The situation I am describing is a reliable picture of a museum in just about any major city – London, Paris, Amsterdam. But this is a less accurate picture of museums and galleries in Tallinn. Sure KUMU in Kadriorg park fits this description pretty well, and many other museums or galleries around the city also have cafes (EKKM has had its own café for some years, Tallinn Art Hall now has two cafes next to its entrance), but not all of them can be relied on for the quality of their coffee.

By now, I guess I have to come clean and confess that this elaborate introduction is just a ruse on my part, so I could bemoan the lack of quality coffee in Tallinn. There are good and bad coffees in every town, but it seems to me that the balance in Tallinn is tipped clearly away from quality instead of towards it. And what is even more astounding is the fact that the arts do not seem to have any impact on this. Even in cities that are not known for the quality of the coffee served in their cafes, you can normally rely on a café in the artsy part of town or attached to one of the cooler arts establishments. In Tallinn, that rule of thumb is not reliable at all! KUMU in Kadriorg and EKKM in North Tallinn are exceptions on a good day, but even they can let you down.

I therefore assert that any blog about art in a town where good coffee is hard to find should also offer tips about the best places to get a coffee beverage that at the very least ticks the following basic criteria:

  • displays some coffee flavour

  • if served with milk, imparts some coffee colour in the milk

  • smells like coffee

And in some cases even manages:

  • a decent crema

  • has a complex aroma

  • has a full and complex flavour that is long lasting

Time for my second confession – sorry, too many already?

I am not a barista and nor have I even attended any kind of classes on coffee.
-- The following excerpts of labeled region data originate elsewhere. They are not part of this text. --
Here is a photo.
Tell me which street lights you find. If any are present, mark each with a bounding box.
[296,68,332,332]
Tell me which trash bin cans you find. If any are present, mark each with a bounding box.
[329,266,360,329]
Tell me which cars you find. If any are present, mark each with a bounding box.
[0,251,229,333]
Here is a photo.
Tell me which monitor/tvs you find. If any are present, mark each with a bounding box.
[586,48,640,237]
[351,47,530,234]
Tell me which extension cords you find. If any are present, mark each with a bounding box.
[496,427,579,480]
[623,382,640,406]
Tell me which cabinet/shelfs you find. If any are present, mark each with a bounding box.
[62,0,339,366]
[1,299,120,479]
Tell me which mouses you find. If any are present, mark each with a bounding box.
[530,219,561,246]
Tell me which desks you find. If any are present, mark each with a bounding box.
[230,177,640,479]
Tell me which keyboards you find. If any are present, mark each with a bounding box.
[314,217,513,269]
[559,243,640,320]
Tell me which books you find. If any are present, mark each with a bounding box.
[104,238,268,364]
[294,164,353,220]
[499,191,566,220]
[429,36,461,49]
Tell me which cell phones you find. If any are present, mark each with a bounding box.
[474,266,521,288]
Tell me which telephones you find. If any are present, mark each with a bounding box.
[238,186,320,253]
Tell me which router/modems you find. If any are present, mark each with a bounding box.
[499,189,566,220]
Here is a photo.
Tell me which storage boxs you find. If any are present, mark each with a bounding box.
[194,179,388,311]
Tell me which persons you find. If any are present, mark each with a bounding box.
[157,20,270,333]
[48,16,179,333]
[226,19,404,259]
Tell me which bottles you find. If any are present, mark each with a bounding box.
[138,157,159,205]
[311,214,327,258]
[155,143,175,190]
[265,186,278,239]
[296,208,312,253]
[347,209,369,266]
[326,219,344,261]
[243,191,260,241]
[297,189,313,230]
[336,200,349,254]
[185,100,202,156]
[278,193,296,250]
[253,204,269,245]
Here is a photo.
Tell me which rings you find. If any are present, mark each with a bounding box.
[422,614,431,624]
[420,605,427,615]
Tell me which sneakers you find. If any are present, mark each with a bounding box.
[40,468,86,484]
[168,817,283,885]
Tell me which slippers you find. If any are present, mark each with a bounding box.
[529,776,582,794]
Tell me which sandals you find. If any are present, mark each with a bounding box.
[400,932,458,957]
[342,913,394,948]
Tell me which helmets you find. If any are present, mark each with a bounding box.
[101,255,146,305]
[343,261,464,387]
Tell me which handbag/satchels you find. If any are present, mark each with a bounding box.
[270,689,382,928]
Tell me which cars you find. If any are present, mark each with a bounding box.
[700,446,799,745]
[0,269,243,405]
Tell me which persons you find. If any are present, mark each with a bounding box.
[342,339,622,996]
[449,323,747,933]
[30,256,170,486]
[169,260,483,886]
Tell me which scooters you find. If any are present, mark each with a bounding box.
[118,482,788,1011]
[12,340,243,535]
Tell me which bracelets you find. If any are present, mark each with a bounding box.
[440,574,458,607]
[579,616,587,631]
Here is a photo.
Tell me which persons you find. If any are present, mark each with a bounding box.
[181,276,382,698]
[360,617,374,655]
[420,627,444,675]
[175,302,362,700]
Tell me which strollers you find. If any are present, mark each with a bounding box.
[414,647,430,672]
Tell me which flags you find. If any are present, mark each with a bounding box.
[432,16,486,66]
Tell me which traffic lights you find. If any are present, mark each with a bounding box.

I am just someone that enjoys the taste of coffee (when I can find it) and has picked up a few tips myself over the years. But I can write a few tips about where to find a good coffee in Tallinn and this post is just to get the ball rolling. Whether you are a local or from out of town visiting for the day, these are my top 5 coffees in Tallinn.

BotikMarati 5, 11713 North Tallinn

part of the emerging Pohjala Tehas creative hub outside the city

Lola Coffee – Balti Station market (rear entrance) between May and September only

a mobile coffee van (available for events through the winter)

Kiosk No 2Müürivahe Tänav 22, 10140 Tallinn

a tiny new café that serves great coffee on the edge of the Old Town

Gourmet Coffee (two locations) – L. Koidula 13A, 10125 Tallinn and Pärnu mnt 15, Tallinn

Established and reliable

Surf Café – Balti Station market

great coffees from reliable baristas, try their tasty almond balls

All of these are reliable. But depending on whether you like your joe with punch, then in some cases it may still be advisable to ask for a double shot. When I asked for a double shot from the guy at the Lola coffee van, he replied, “All our coffees are double shot!” So his coffees will never be short on flavour. My kind of guy!

My latest discovery on the list is Kiosk No 2 in Müürivahe (see main picture), which makes great coffee and is a pleasant (albeit small) replacement for Must Puudel, which moved on from their Müürivahe address during lockdown.